● Exercise objective: Copy out, word for word and in full, the passage on cybersecurity vendors and their marketing.

● Excerpted text:
>> begin
Vendors don't understand the assignment
Companies are so focused on claiming they're "autonomous, automated, agentless, agentic, or AI powered" that they've forgotten to explain what problems they solve. At Black Hat this year, Patrick Garrity of VulnCheck saw vendors competing to demonstrate they were "first" with AI. But that doesn't matter at all to their customers. The disconnect becomes obvious when sales teams show up without understanding the customer's actual challenges. Most vendors are quick to tell you what they think the solution is without taking the time to understand the problem. This creates frustrating conversations where technical capabilities get pitched to problems that may not even exist.
Marketing budgets overshadow actual innovation
It turns out just because a vendor can make a lot of noise, it doesn't mean they are solving the biggest problems. Cybersecurity's current state resembles a "self-licking ice cream cone of misery," according to Dr. Chase Cunningham of Demo-Force.com. Major vendors put up big bucks to say they are the best, while smaller innovative companies get drowned out by the noise. The next time you're at an industry trade show, just look at booth after booth delivering nearly identical pitches about continuous testing, contextual analysis, and automatic remediation. The industry has created a situation where differentiation happens through marketing campaigns rather than meaningful technical differences.
>> end
● Entries supplied:
>> begin
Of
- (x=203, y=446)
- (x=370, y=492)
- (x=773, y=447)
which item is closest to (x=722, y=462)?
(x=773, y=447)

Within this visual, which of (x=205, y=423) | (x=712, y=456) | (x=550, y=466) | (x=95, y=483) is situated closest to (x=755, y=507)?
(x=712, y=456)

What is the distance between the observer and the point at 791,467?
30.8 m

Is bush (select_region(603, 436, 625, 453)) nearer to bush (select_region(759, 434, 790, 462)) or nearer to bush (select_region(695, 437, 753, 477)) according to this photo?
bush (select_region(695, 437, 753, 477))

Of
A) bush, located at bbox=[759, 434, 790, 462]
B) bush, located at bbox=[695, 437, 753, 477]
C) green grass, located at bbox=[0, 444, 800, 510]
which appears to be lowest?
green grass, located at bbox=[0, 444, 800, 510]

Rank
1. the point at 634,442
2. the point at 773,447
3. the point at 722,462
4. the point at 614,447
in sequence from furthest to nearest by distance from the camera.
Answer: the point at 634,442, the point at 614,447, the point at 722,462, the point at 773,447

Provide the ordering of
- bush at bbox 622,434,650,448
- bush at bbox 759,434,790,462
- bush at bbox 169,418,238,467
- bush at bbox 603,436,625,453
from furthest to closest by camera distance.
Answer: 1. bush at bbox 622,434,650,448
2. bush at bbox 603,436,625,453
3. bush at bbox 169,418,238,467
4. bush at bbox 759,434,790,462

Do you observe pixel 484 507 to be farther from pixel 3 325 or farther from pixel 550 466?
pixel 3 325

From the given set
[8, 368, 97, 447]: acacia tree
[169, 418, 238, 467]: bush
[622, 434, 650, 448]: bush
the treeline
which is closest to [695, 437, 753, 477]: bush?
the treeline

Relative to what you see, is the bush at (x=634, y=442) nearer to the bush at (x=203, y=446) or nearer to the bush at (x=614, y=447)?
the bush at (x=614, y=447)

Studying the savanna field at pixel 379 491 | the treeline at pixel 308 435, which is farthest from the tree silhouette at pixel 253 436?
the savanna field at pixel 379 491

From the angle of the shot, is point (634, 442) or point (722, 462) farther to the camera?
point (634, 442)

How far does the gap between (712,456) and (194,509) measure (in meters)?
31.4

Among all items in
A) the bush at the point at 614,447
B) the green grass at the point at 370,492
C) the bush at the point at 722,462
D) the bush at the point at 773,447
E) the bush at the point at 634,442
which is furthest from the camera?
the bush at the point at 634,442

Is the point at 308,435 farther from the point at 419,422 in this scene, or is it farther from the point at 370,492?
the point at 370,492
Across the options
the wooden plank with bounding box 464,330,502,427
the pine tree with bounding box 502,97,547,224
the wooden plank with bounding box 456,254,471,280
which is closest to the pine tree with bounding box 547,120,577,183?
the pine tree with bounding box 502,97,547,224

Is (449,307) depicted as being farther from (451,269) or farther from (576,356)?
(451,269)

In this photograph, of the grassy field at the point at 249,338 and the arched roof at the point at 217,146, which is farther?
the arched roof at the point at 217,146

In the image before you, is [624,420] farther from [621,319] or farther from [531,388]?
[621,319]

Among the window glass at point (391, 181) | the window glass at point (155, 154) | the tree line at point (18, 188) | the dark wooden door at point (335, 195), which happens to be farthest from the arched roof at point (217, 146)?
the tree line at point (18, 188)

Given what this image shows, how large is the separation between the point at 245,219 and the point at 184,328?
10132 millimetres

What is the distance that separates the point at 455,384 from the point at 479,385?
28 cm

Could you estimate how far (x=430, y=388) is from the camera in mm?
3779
>> end
>> begin
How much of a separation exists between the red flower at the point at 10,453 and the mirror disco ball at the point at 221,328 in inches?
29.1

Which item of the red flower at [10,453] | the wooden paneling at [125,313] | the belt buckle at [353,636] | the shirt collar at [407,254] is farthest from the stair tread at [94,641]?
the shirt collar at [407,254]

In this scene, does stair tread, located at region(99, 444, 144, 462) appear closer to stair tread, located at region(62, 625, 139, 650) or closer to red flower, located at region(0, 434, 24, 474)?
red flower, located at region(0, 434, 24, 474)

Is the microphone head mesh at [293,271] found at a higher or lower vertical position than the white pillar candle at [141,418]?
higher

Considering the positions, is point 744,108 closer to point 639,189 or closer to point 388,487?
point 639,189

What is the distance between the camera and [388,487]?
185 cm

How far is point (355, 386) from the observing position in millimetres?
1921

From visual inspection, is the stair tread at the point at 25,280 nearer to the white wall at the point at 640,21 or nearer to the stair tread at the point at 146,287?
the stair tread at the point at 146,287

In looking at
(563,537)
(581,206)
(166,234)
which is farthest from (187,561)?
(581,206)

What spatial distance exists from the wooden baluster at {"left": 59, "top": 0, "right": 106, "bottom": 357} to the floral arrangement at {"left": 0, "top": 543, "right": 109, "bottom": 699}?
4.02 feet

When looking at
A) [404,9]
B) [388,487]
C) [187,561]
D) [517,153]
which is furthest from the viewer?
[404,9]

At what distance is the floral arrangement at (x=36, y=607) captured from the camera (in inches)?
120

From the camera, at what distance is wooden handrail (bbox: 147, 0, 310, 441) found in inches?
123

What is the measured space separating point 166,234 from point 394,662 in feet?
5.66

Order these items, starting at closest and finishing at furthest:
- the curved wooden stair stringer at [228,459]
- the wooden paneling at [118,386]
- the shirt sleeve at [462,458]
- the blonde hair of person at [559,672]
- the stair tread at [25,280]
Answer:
>> end
>> begin
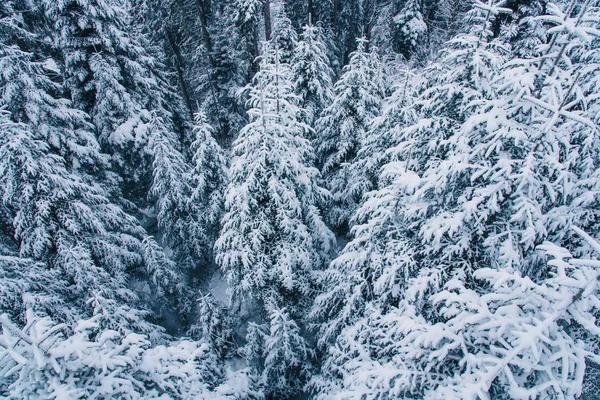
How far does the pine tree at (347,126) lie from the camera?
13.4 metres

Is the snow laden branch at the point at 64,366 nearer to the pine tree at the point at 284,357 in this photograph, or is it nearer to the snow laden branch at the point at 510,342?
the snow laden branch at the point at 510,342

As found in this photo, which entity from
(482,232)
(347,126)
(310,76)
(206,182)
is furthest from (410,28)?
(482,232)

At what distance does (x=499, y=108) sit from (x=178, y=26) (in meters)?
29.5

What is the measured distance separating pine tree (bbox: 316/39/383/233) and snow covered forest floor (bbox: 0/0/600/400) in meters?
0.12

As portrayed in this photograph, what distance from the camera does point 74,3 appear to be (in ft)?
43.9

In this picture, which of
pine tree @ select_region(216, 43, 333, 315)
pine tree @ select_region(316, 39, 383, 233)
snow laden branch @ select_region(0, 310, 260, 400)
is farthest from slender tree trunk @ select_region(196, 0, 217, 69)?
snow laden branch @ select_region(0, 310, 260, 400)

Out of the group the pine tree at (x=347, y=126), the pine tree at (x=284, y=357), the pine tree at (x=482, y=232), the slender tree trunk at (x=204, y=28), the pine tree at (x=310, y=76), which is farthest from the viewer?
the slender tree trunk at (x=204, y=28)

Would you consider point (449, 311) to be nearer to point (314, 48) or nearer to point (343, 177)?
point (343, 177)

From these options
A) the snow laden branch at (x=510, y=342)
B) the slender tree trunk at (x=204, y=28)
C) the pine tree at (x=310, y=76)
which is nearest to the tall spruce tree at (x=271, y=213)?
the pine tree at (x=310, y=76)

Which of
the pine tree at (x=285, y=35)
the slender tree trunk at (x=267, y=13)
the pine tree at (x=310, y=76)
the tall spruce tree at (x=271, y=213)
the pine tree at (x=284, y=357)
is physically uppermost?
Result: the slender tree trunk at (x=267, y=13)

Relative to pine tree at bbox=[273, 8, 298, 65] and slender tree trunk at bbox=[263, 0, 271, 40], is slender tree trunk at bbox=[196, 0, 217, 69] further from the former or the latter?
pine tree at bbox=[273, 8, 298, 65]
>> end
● Worked answer:
Vendors don't understand the assignment
Companies are so focused on claiming they're "autonomous, automated, agentless, agentic, or AI powered" that they've forgotten to explain what problems they solve. At Black Hat this year, Patrick Garrity of VulnCheck saw vendors competing to demonstrate they were "first" with AI. But that doesn't matter at all to their customers. The disconnect becomes obvious when sales teams show up without understanding the customer's actual challenges. Most vendors are quick to tell you what they think the solution is without taking the time to understand the problem. This creates frustrating conversations where technical capabilities get pitched to problems that may not even exist.
Marketing budgets overshadow actual innovation
It turns out just because a vendor can make a lot of noise, it doesn't mean they are solving the biggest problems. Cybersecurity's current state resembles a "self-licking ice cream cone of misery," according to Dr. Chase Cunningham of Demo-Force.com. Major vendors put up big bucks to say they are the best, while smaller innovative companies get drowned out by the noise. The next time you're at an industry trade show, just look at booth after booth delivering nearly identical pitches about continuous testing, contextual analysis, and automatic remediation. The industry has created a situation where differentiation happens through marketing campaigns rather than meaningful technical differences.